Mme Laurette Onkelinx, vice-première ministre et ministre de la Justice. - Notre cadre législatif comprend des textes assez précis ; je pense à la loi Moureaux et à la loi antidiscrimination. Des arrêtés d'application de celle-ci doivent toutefois être pris - ce qui n'est pas simple -, notamment pour l'obtention de preuves, lesquelles sont nécessaires pour intenter une action en justice.

La lutte contre la criminalité informatique doit également être intensifiée. Un projet de loi en ce sens est actuellement examiné à la Chambre. Nous aurons l'occasion d'en discuter dans quelques semaines.
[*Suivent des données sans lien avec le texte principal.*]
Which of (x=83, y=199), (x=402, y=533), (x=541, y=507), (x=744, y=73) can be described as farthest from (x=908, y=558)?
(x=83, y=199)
Nous travaillons sur le terrain d'une manière transversale. Chaque année, vers le 27 janvier, nous évaluerons notre travail. Ainsi, le ministre Dewael avait proposé, à la demande de la communauté juive, d'augmenter les mesures de protection policière autour des bâtiments à risques. Cela a été fait. Nous allons évaluer l'effet de cette disposition en voyant si le nombre de plaintes a diminué.

Au niveau de la justice, il y a des magistrats de référence « racisme » au sens large du terme car nous ne compartimentons pas ; il s'agit donc de racisme et d'antisémitisme. Dans ce cadre, pour tout dossier qui m'est transmis, je demande au magistrat de référence de me rendre compte du suivi. On sait malheureusement que les auteurs des tags racistes et antisémites ne sont pas toujours retrouvés. Mais la tolérance « zéro » est toujours de mise dans de tels dossiers. C'est très important en termes de prévention.
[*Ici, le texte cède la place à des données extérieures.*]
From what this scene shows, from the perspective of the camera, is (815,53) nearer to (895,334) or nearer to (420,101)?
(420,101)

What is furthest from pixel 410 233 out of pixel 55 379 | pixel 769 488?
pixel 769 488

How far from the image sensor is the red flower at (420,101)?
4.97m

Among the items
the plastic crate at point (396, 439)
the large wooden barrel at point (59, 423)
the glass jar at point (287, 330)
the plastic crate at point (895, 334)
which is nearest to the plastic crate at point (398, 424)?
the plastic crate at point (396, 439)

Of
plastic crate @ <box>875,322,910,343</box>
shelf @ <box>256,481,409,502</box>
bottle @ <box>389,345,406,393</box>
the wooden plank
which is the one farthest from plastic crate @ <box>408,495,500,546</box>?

Nous voulons aussi poursuivre avec les Communautés le devoir de mémoire à travers l'histoire. Celles-ci ont manifesté un réel intérêt. Les travaux seront activement poursuivis dans le cadre du comité de concertation afin de tenter de déboucher sur du concret.

En ce qui concerne le message politique du premier ministre, je vous lis un extrait du discours qu'il prononce en ce moment à Auschwitz : « Il est particulièrement douloureux de faire face à la page la plus sombre de l'histoire humaine. Des photos de jeunes enfants - des regards désespérés, des pas dans la neige - qui jamais ne reviendront.
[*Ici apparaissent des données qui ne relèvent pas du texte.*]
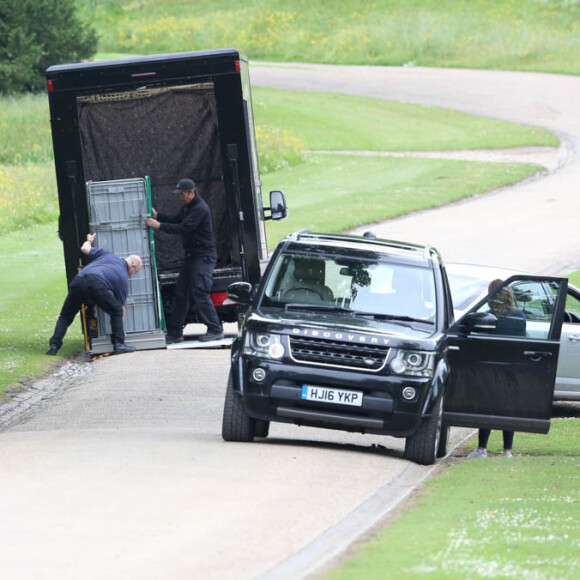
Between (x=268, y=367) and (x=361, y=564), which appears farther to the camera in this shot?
(x=268, y=367)

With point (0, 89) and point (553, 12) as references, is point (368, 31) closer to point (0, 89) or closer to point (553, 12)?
point (553, 12)

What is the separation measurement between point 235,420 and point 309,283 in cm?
147

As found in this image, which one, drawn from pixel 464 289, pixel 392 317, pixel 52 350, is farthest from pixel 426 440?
pixel 52 350

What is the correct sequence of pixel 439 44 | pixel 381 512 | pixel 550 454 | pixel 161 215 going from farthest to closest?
1. pixel 439 44
2. pixel 161 215
3. pixel 550 454
4. pixel 381 512

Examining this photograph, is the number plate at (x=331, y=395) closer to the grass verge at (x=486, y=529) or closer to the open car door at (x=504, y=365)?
the grass verge at (x=486, y=529)

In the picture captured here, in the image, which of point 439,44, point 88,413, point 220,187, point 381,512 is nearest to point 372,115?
point 439,44

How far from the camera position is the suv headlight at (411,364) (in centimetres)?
1262

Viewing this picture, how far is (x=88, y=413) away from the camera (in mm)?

Tout être humain ne peut qu'observer le silence. Cependant, Auschwitz, c'est bien plus que le silence. Chaque coin, chaque photo, chaque mètre carré transmet un message assourdissant, le message que nous ne pouvons jamais nous taire. Auschwitz démontre à nouveau qu'au fin fond de la nature humaine se trouve un endroit très sombre, un endroit dangereux en raison des idées dépravantes qui ôtent aux individus leur dignité humaine et les réduisent à des numéros. Le message d'Auschwitz est clair. N'autorisons plus jamais cela. N'autorisons plus jamais ce type d'idée. Rendons- nous surtout bien compte à quoi peuvent mener racisme et xénophobie. N'oublions surtout jamais ce que pensaient les prisonniers juifs face à la mort : je ne suis pas un numéro, je suis un être humain ».

Mme Christine Defraigne (MR). - Je n'ai évidemment rien à ajouter. C'est vraiment avec beaucoup d'émotion que cette journée de commémoration se déroule parce nous sommes tous très touchés.